By using this approach, in one communication you can:

  • Get yourself, your message, and brand in front of the client
  • Reinforce your commitment to them and their patients
  • Learn what’s important to them – and, by extension, to others in their specialty
  • Gain insight into whether they open and read your emails


And all for the low cost of…nothing.


You can carry a similar methodology to your website by creating interactive content. For example:

  • Q&As that let HCPs tell you what works best for them/what they want in terms of content, preferred delivery, etc
  • Program “opt-ins” related to a specific product that allow you to add value to the client, their practice, and patients



Another way to gain low-cost insight from your emails and website is to use A/B testing. A/B testing involves sending out 2 variations of an email to see which subject or content garners the most clicks. This is an effective method for learning how to tailor your subject language for future emails. You don’t have to constrain yourself to a single, two-pronged test, however. You can send out a cascading tree of A/B tests, in real time, to see what does and doesn’t work. Similarly, A/B testing on everything from your website’s landing page to banner ads provides you with feedback on what is getting clicks, or what “sticks” – in other words, what is generating more page views and lower bounce rates.

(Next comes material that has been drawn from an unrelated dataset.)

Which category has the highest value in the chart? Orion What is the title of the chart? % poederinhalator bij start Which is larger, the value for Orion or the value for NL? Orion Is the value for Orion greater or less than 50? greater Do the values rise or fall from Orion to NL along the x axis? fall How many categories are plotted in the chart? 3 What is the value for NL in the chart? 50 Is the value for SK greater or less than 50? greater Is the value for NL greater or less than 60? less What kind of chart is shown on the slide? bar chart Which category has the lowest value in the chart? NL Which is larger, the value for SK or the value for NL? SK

Give a cookie, get some marketing chips

Cookies are an indispensable tool in learning how your clients are interacting with your website. The information you get helps you not only collect and analyze their behavior on search engines, social media, and other websites, but also allows you to use targeting to push out content related to what they were reading/doing on your website.

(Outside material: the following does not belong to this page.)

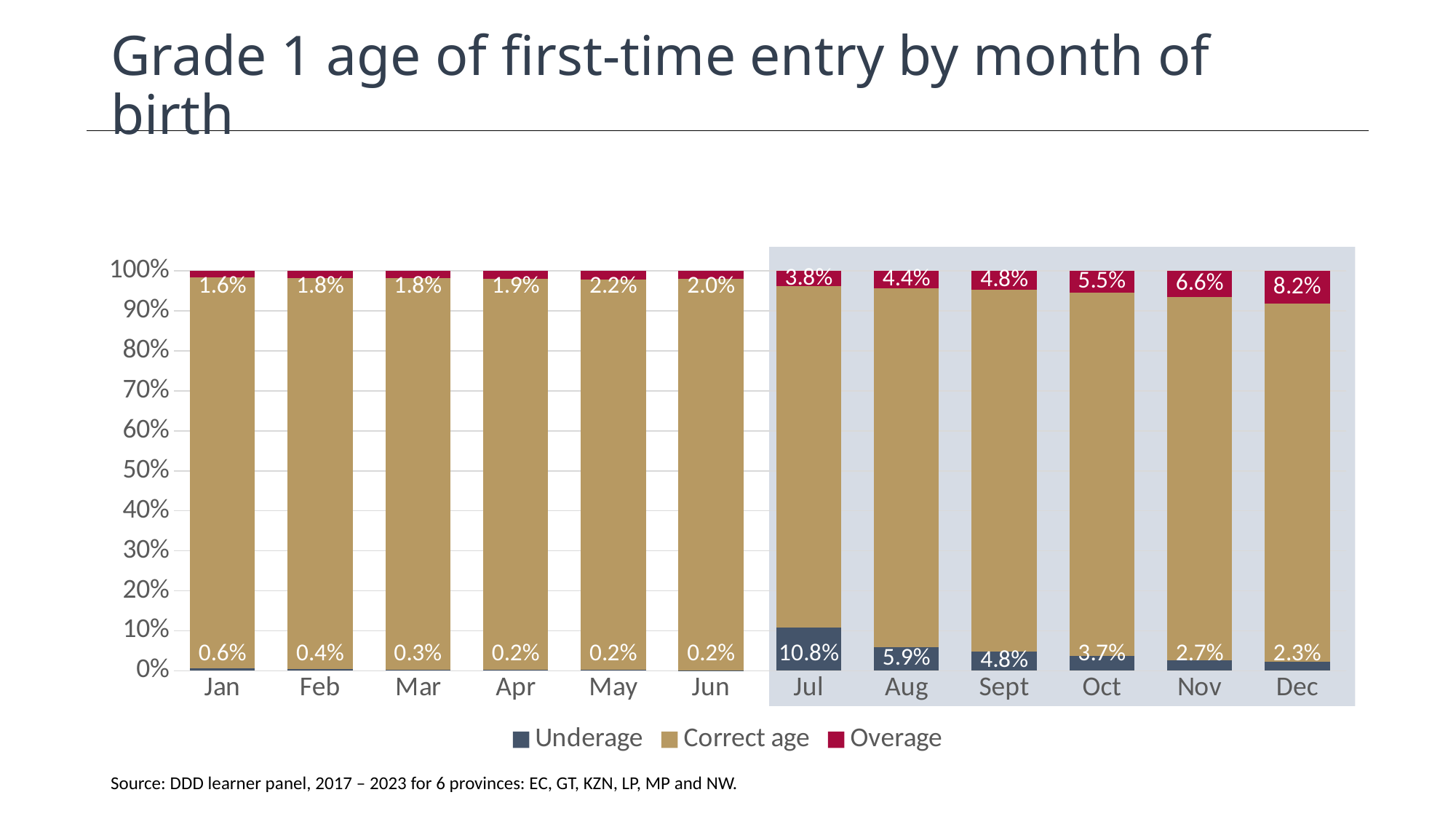
What is the Overage percentage for Mar? 1.8% Which month has the highest Overage percentage? Dec How many months are shown on the x axis? 12 Which month has the lowest Overage percentage? Jan What is the Overage percentage for Dec? 8.2% Is the Correct age share for Dec greater or less than 80%? greater How many series does the legend list? 3 Which month has the highest Underage percentage? Jul Does the Overage percentage rise or fall from Jul to Dec? rise What is the Underage percentage for Jul? 10.8% Which is larger, the Overage percentage for Nov or for Oct? Nov What is the difference between the Underage percentages for Jul and Aug? 4.9%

Did they leave your site to visit WebMD to research a topic or product related to something they saw on your website? What is their activity on LinkedIn or Facebook in a similarly connected way? Cookies ensure that your message follows them and appears as they browse the web – or in their inbox with a targeted email – so that you remain top of mind.


Improving your reception

“You have to give something to get something” is as true in your non-personal promotion plan as it is in life. It may seem a little “chicken or the egg” in terms of who is giving what to whom first, but when you look at it from a sales life cycle perspective, it all falls into place.

You give your clients personalized attention that lets them know that their needs are important to you. In return, they give you data that can help you improve both how you reach them (and other clients) and the content you provide. That, in turn, helps them do their jobs and serve their patients better, reinforces you and your brand, and makes them more likely to provide you with more data. 

So, is it better to give or receive? When it comes to data, the answer is, “Both.”